Birleşmiş Milletler Gıda ve Tarım Örgütü’ne (FAO) göre, üretilen gıdaların yaklaşık üçte biri ya kayboluyor ya da israf ediliyor. FAO’nun 2019 tarihli “Gıda ve Tarımın Durumu” adlı çalışmasına göre üretilen gıdanın yaklaşık %14’ü daha üretim esnasında kayboluyor. Günümüzde ise dünya genelinde 800 milyondan fazla insan yoksullukla mücadele ediyor, yeterli gıdaya ve temiz içme suyuna erişemiyor.

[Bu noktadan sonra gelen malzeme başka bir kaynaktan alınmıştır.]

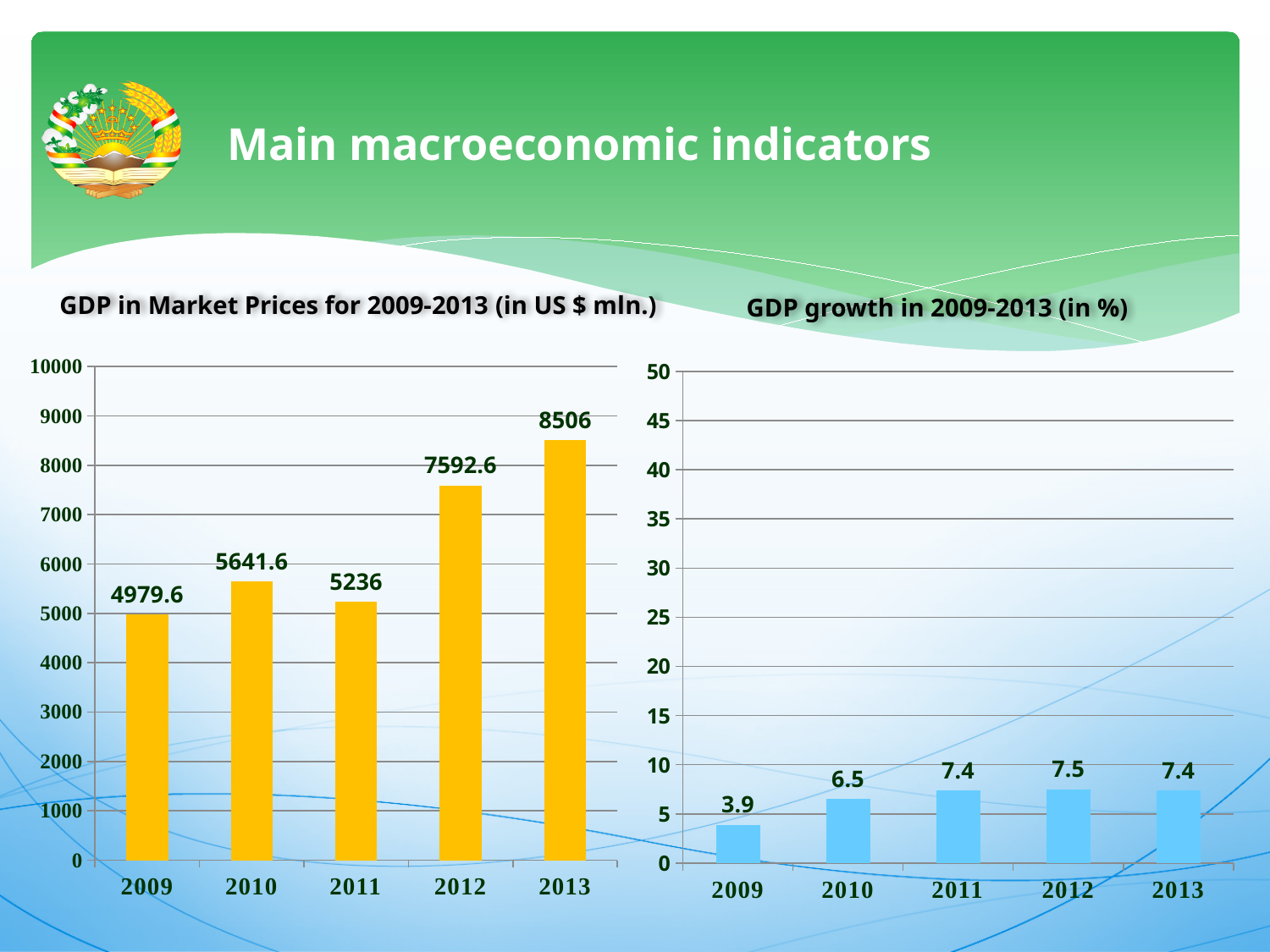
In the 'GDP in Market Prices for 2009-2013 (in US $ mln.)' chart, how many years are shown? 5 In the 'GDP growth in 2009-2013 (in %)' chart, what is the difference between the values for 2010 and 2009? 2.6 In the 'GDP growth in 2009-2013 (in %)' chart, is the value for 2013 greater or less than 10? less In the 'GDP in Market Prices for 2009-2013 (in US $ mln.)' chart, what is the difference between the values for 2013 and 2012? 913.4 In the 'GDP in Market Prices for 2009-2013 (in US $ mln.)' chart, which is larger, the value for 2010 or the value for 2011? 2010 In the 'GDP growth in 2009-2013 (in %)' chart, what is the value for 2009? 3.9 What is the title of the chart on the left of the slide? GDP in Market Prices for 2009-2013 (in US $ mln.) In the 'GDP in Market Prices for 2009-2013 (in US $ mln.)' chart, which year has the lowest value? 2009 In the 'GDP in Market Prices for 2009-2013 (in US $ mln.)' chart, what is the value for 2011? 5236 In the 'GDP in Market Prices for 2009-2013 (in US $ mln.)' chart, which year has the highest value? 2013 What kind of chart is the 'GDP growth in 2009-2013 (in %)' chart? bar chart In the 'GDP growth in 2009-2013 (in %)' chart, which year has the highest value? 2012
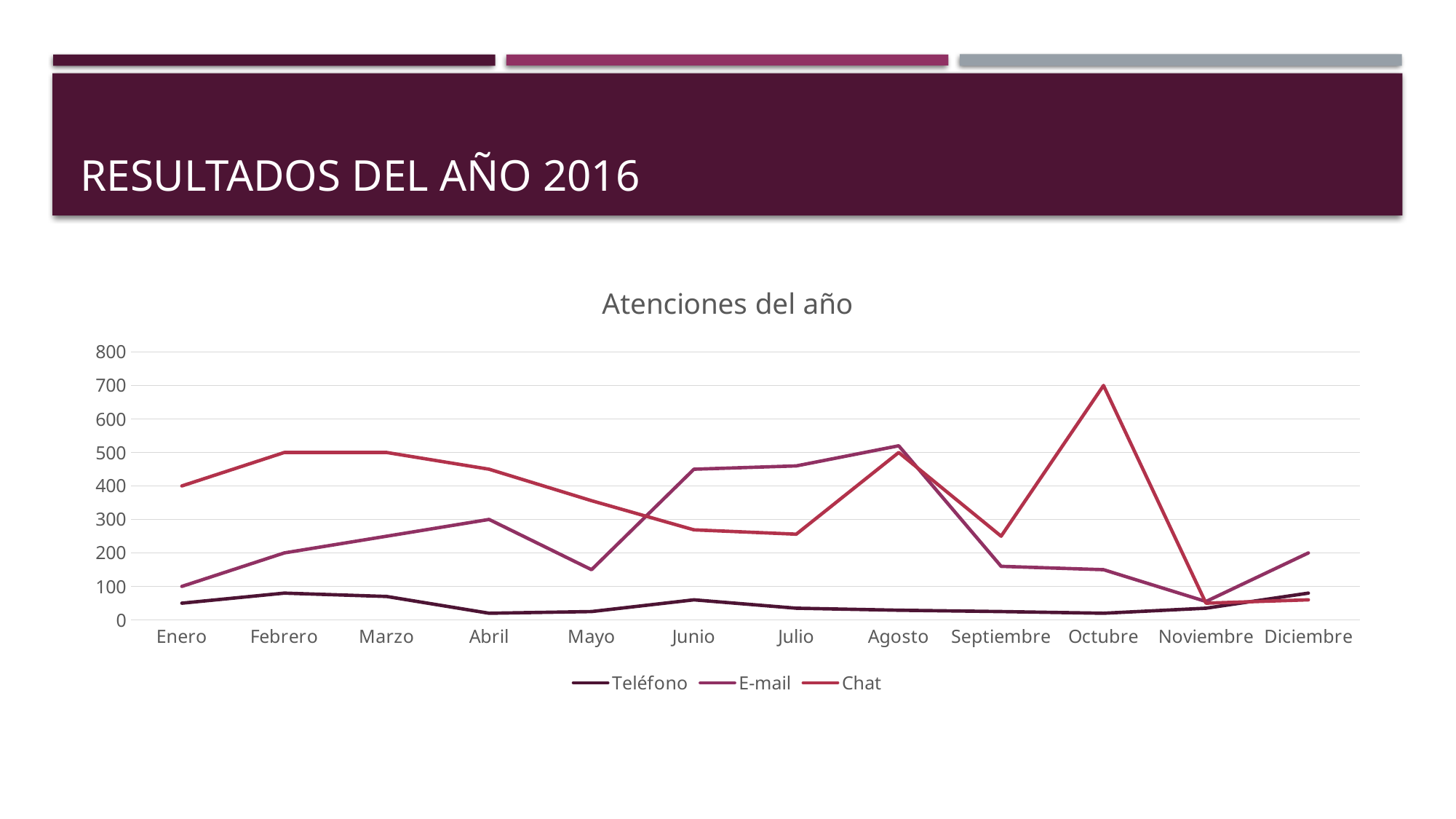
In which month does the Chat series reach its highest value? Octubre How many series does the legend of the chart list? 3 How many months are shown along the x axis of the chart? 12 Does the Chat series rise or fall from Octubre to Noviembre? fall In which month does the E-mail series reach its highest value? Agosto Which is larger in Junio, the value for E-mail or the value for Chat? E-mail Is the value for E-mail in Mayo greater or less than 200? less What kind of chart is shown on the slide? line chart What is the value for E-mail in Abril? 300 What is the value for Chat in Febrero? 500 What is the value for Chat in Octubre? 700 What is the title of the chart? Atenciones del año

Gıda israfının başka boyutu: küresel ısınma
Yıllık toplam sera gazı emisyonlarının yaklaşık üçte birini küresel gıda sisteminin oluşturduğu biliniyor. Nature Food dergisinde yayımlanan yeni bir çalışmaya göre, çürümüş veya çeşitli nedenlerle israf edilmiş gıdalardan kaynaklanan sera gazları tüm küresel gıda sisteminden kaynaklanan emisyonların yaklaşık yarısını oluşturuyor. Çalışma, gıdanın hasat edildiği andan çöpe veya komposta atıldığı ana kadar tedarik zincirinin her halkasındaki gıda kaybını ve atık emisyonlarını değerlendiriyor. Buna göre 2017 yılında küresel gıda israfının 9.3 milyar ton CO2 eşdeğeri (GtCO2e) emisyona yol açıyor. Bu miktar aynı yıl ABD ve AB’nin toplam emisyonuna eşit.

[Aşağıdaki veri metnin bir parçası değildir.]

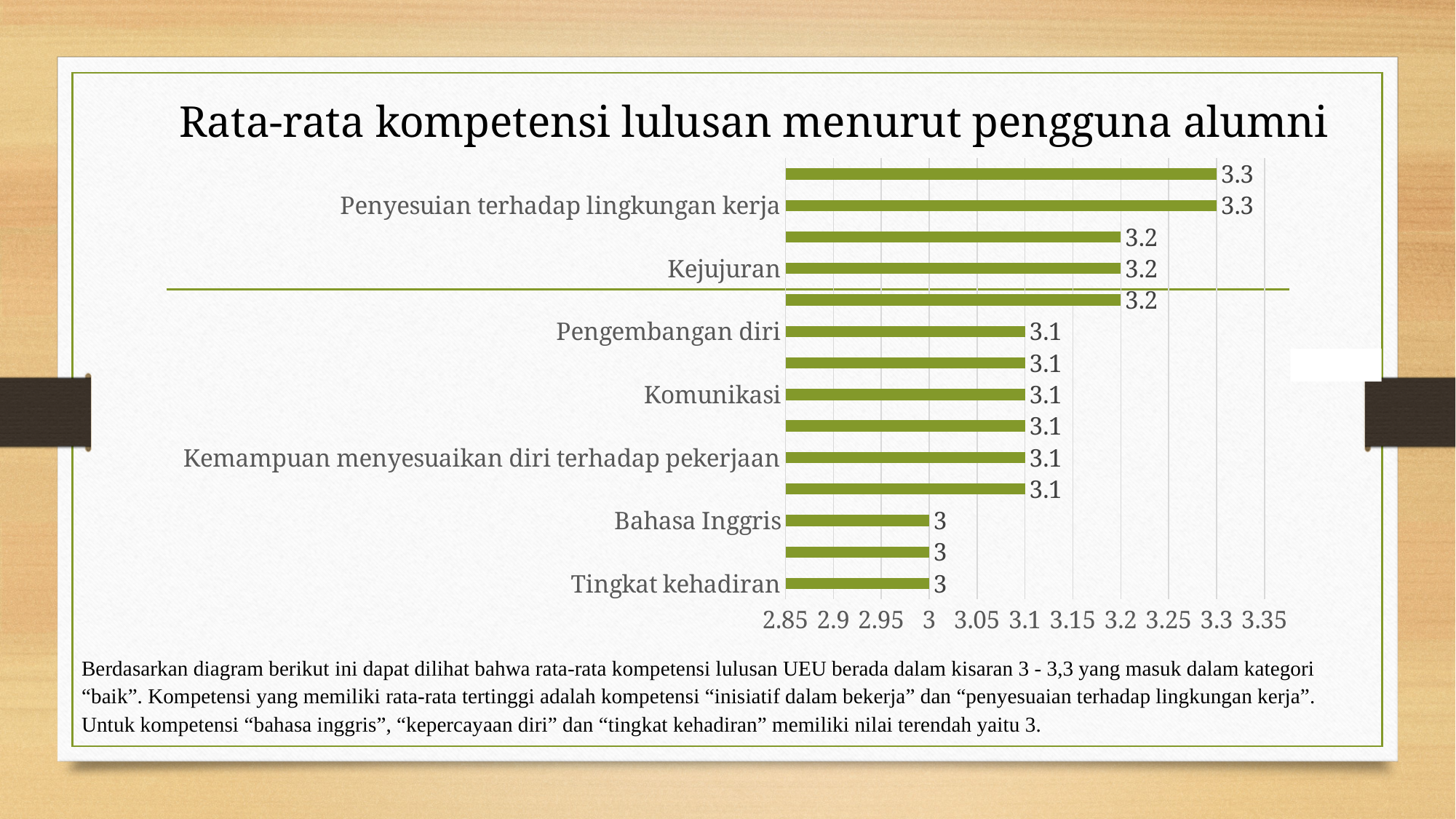
What is the value for Kejujuran? 3.2 What is the value for Bahasa Inggris? 3 What is the value for Pengembangan diri? 3.1 What is the title of the chart? Rata-rata kompetensi lulusan menurut pengguna alumni Which has a larger value, Kejujuran or Komunikasi? Kejujuran What kind of chart is shown on the slide? bar chart What is the value for Tingkat kehadiran? 3 What is the value for Penyesuian terhadap lingkungan kerja? 3.3 What is the highest value shown in the chart? 3.3 What is the difference between the values for Penyesuian terhadap lingkungan kerja and Tingkat kehadiran? 0.3 How many bars are plotted in the chart? 14 What is the lowest value shown in the chart? 3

Gıdanın hasat edilmesinin ardından tedarik zinciri boyunca ilerleyen dokuz farklı adımda (hasat, üretici, depolama, nakliye, ticaret, işleme, toptan satış, perakende satış ve tüketici kullanımı) ortaya çıkan gıda kaybı ve atıklarından kaynaklanan emisyonlar incelenerek, gıda kaybı ve atık emisyonlarının ülkeye, bölgeye ve gıda türüne göre nasıl değiştiğini gösteriyor. Gelir, teknolojik kapasite ve beslenme alışkanlıklarının tümü tek tek ülkelerdeki ve bölgelerdeki emisyon seviyelerini etkiliyor.
Emisyonun azaltılması
Nature Food dergisinde yayımlanan çalışma, ayrıca et tüketiminin yarıya indirilmesi durumunda gıda atıklarından kaynaklanan emisyonun azaltılabileceği yönünde bir dizi stratejiyi de değerlendiriyor. Gıda kaybı ve israfın yarıya indirilmesi halinde, küresel gıda sisteminden kaynaklanan toplam sera gazı emisyonlarının yaklaşık dörtte birinin ortadan kalkacağı belirtiliyor.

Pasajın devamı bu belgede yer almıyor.